Foley's Folly #3: The assertion that a belief in the theoretical truth of Say's Law--in the efficiency of financial markets--is necessary to support the claim that the market system is for the general good. Say's Law certainly does not hold anywhere in the short run. That's why we have the Federal Reserve--an island of central planning in the middle of our economy to try to ensure that even though Say's Law does not hold in theory in the short run, we can make a not too intolerable approximation to it hold in practice.
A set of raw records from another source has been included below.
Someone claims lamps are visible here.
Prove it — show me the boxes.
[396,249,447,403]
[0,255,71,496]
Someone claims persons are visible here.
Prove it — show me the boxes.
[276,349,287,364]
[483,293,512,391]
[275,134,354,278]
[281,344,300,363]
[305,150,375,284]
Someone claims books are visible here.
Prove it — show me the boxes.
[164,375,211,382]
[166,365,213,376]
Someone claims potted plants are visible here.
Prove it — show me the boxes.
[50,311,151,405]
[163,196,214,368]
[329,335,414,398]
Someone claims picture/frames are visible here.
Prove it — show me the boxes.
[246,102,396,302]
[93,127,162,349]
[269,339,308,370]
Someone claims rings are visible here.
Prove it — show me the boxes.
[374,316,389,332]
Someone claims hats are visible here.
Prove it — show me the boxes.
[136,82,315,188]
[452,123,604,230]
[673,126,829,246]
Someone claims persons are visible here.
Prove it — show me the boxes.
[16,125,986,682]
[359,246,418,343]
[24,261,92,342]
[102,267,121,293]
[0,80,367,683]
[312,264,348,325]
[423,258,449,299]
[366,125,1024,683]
Foley's Folly #4: Duncan Foley's calling a belief in efficient financial institutions "Adam [Smith]'s Fallacy in action." Adam Smith was well aware of financial market failures and thought hard and carefully about them--witness II.2 of the Wealth of Nations. Giving real people's names to straw men of your own devising is impolite. That Keynes did it to Pigou and company is not an excuse.

Still worse, in my view, is Foley's Folly #5: It turns out that Duncan Foley doesn't believe that technological unemployment is the rule. Immediately after this song-and-dance about the "direct, concrete" costs that labor productivity growth generates via increased unemployment, costs that "ordinary moral reasoning would regard... as a bad thing," Foley writes:

Over long periods of time... something like Say's Law does operate... there is no long-term drift towards constantly increasing unemployment as a result of technological change...
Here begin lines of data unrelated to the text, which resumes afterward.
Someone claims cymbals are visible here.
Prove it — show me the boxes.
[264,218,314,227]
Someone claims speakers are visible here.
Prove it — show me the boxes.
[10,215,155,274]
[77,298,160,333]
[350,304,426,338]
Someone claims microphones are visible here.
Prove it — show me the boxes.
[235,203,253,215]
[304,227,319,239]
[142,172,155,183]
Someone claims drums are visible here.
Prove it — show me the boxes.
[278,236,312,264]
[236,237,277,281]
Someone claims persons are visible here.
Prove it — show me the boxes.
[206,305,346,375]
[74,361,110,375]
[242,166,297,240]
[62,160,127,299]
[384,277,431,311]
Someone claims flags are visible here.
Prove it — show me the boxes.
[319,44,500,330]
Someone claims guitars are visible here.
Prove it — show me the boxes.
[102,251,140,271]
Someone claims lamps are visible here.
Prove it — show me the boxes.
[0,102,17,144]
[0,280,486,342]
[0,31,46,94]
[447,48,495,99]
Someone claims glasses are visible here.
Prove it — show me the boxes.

Unless Foley wants to maintain--which I don't think he does--that in the absence of technological progress we would have steadily falling unemployment, what he is saying here is that unemployment is not higher as a result of technological progress. There is no cost to charge against the benefit of higher productivity. Technological unemployment is a non-issue. And I cannot understand why Foley raises it--let alone introduces technological unemployment as his first example in his book of the "real costs of capitalist development" about which Adam Smith is in "wholesale denial."

At this point, at the bottom of page 11, Foley seems to recognize that something has gone wrong. He immediately reverses course:

On the other hand, over shorter periods, the absorption of technologically unemployed workers into new jobs can be quite slow, creating real social, economic, and political problems. The stubbornly high unemployment rates in many Western European economies over the last three decades of the twentieth century are an example...

Which is Foley's Folly #6. I don't think I understand high Western European unemployment. But I do not think that the first-order cause of high Western European unemployment was rapid labor productivity growth. If high Western European unemployment were primarily technological unemployment, it would have been highest in the 1960s and early 1970s when European productivity growth was fastest, not in the less technologically dynamic 1980s and 1990s.

Foley does his readers no good service in holding up Western Europe since 1975 as an example of technological unemployment.

I must say that I thought that the day when I would have a good word for Jean-Baptiste Say would never come. But by the time I had finished page 11 of Adam's Fallacy, it had.